We have tested the Nokia Lumia 925 in the metro area of Oradea, BH, Romania, on carrier Digi.Mobil. The Lumia 925 did a great job of picking up an extra bar of signal where the iPhone 5 and the Samsung Galaxy S 4 were only displaying three. This generated overall higher speeds in that particular location, but once outside, we barely saw it drop below the maximum. Data speeds maxed out almost at the peak (of what the carrier was offering) but never dragged under 5Mbps, unless indoors, where 3Mbps was the average
+ beautiful design
+ excellent screen
+ great camera
+ fluid, smooth, performance
+ good earpiece sound quality
+ Nokia Here suite
– wobbly, flimsy, squeaky, back cover with slight gaps on the bottom
– only 16GB of internal storage with no expansion options
– dull colors (compared to the other Lumia devices in the family)
– no direct wireless charging options
– Windows Phone still needs more features and apps
Pricing and Availability
The Nokia Lumia 925 will be T-Mobile’s Lumia flagship when it will become available. However, just like with the Lumia 920, Nokia made the Lumia 925 available globally, either unlocked, or on contracts with different carriers in Europe (and not only).
Our review unit set us back £480.00 and we purchased it from Clove.co.uk. That means that the SIM unlocked version goes for about $750 if purchased and imported this way – quite an expensive phone!
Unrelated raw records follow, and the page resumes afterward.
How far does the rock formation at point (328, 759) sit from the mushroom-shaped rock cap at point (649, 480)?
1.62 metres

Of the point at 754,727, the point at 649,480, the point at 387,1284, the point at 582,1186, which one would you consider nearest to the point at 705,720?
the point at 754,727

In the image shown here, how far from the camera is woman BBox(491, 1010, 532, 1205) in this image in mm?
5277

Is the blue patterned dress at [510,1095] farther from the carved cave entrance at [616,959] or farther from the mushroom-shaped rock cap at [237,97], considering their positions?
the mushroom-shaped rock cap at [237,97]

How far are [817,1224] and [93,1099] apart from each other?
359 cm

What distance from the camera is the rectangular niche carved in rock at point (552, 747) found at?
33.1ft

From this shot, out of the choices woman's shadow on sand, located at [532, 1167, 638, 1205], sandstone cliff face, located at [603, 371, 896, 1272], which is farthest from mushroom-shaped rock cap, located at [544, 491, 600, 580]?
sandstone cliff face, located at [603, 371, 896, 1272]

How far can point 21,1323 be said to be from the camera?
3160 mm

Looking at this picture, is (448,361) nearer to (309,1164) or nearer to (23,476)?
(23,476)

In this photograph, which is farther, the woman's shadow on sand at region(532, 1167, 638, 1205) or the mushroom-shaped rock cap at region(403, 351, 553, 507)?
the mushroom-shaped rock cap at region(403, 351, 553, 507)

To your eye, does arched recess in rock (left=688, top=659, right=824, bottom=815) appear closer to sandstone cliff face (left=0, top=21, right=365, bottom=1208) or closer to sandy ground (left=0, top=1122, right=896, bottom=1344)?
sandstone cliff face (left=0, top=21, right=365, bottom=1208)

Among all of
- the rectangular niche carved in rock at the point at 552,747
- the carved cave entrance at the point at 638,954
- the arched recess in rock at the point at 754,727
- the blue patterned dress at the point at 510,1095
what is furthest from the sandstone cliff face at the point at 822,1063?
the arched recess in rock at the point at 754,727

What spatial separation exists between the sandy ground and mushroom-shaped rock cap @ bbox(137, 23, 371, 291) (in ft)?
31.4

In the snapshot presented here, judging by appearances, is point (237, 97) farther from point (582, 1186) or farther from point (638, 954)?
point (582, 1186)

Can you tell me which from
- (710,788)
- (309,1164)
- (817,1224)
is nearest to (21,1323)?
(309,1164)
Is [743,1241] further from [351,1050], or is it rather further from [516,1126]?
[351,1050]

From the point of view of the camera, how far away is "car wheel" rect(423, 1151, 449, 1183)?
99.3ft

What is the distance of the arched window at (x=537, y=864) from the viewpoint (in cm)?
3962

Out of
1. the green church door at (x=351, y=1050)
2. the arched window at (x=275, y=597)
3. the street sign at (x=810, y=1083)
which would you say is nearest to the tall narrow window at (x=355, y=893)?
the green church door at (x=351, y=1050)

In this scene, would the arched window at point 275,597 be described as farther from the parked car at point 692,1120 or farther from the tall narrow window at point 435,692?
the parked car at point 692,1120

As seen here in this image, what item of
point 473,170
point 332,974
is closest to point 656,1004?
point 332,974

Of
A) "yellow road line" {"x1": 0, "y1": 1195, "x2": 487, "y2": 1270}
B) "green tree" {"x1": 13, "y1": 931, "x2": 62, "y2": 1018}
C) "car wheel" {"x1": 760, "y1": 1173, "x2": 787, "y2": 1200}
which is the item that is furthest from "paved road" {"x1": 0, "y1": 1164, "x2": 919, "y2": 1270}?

It will certainly appeal to both Windows Phone and Nokia fans, but at that price point you could be purchasing a flagship Android or the latest iPhone.
However, Windows Phone 8 is soon going to receive an update and we sure hope that 1. it will fix the flaws and close the gap between it and other platforms and 2. Nokia will make the refresh available for the Lumia 925 ASAP.
At the end of the day, if you decide to go for the Lumia 925, you are buying the best Windows Phone on the market at the moment, at least until either Samsung or HTC step up their game (and honestly, neither seems to plan on doing so), or Nokia makes it obsolete with the EOS announcement on July 11 (also, there’s the question of when the EOS will become available).
The exceptional in-hand feel, the beautiful design, great screen and camera, coupled with a fluid user experience, make the Lumia 925 a joy to use. And, mark our words: it will attract attention when placed on the usually Android and iPhone-filled table. It will also not disappoint!